BEGIN Source extract
This topic describes how to create a Tablestore result table in Realtime Compute for Apache Flink. It also describes the mappings between the field data types of Tablestore and Realtime Compute for Apache Flink.

Notice This topic applies only to Blink 1.4.5 and later.

Introduction to Tablestore

Tablestore is a distributed NoSQL database service built on the Apsara distributed operating system of Alibaba Cloud. Tablestore adopts data sharding and load balancing technologies to scale out and handle concurrent transactions. You can use Tablestore to store and query a large amount of structured data in real time.

DDL syntax

In Realtime Compute for Apache Flink, you can use Tablestore to store output data. The following code shows an example:
CREATE TABLE stream_test_hotline_agent (
 name VARCHAR,
 age BIGINT,
 birthday BIGINT,
 PRIMARY KEY (name,age)
) WITH (
 type='ots',
 instanceName='<yourInstanceName>',
 tableName='<yourTableName>',
 accessId='<yourAccessId>',
 accessKey='<yourAccessSecret>',
 endPoint='<yourEndpoint>',
 valueColumns='birthday'
); 
Note
  • We recommend that you use the storage registration feature. For more information, see Register a Tablestore instance.
  • The value of the valueColumns parameter cannot be a declared primary key.
  • The declared Tablestore result table must contain at least one attribute column and the primary key column.

Parameters in the WITH clause

Parameter Description Remarks
type The type of the result table. Set the value to ots.
instanceName The name of a Tablestore instance. None.
tableName The name of the table in the database None.
endPoint The endpoint of the instance. For more information, see Endpoint.
accessId AccessKey ID None.
accessKey AccessKey Secret None.
valueColumns The name of a column to be inserted. Separate multiple column names with commas (,), for example, 'ID,NAME'.
bufferSize The maximum number of data records that can be stored in the buffer before deduplication is triggered. Optional. Default value: 5000. This value indicates that deduplication is triggered if the number of input data records in the buffer reaches 5,000.
END Source extract
BEGIN Data extract
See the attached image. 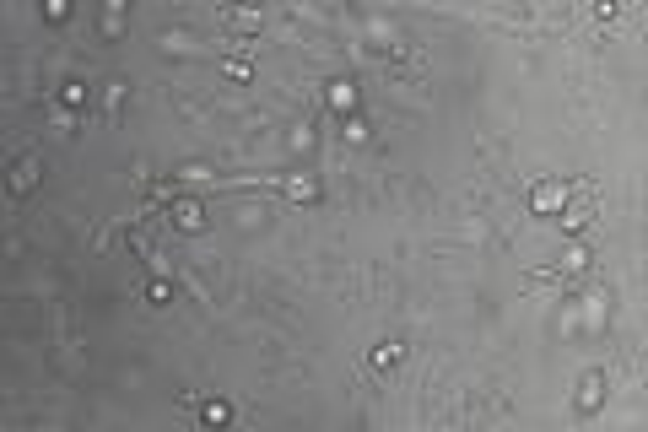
END Data extract
Things to do:
1: According to the Tablestore result table page, what is the default value of the bufferSize parameter?
2: Carry on the Tablestore result table page from its last line.

Task-by-task results:
1: 5000

2:
Note Realtime Compute for Apache Flink removes data record duplicates based on the primary key of the Tablestore result table. You can set bufferSize to the number of data record duplicates to be removed. Then, Realtime Compute for Apache Flink writes the data records after duplicates are removed. You can set batchSize to the number of data records to be written at a time.
batchWriteTimeoutMs The write timeout period. Optional. Default value: 5000. Unit: milliseconds. This value indicates that if the number of input data records does not reach the value specified by the batchSize parameter within 5,000 milliseconds, all cached data is written into the result table.
batchSize The number of data records that can be written at a time. Optional. Default value: 100.
retryIntervalMs The retry interval. Optional. Default value: 1000. Unit: milliseconds.
maxRetryTimes The maximum number of retries for writing data to a table. Optional. Default value: 100.
ignoreDelete Specifies whether to ignore DELETE operations. Default value: false.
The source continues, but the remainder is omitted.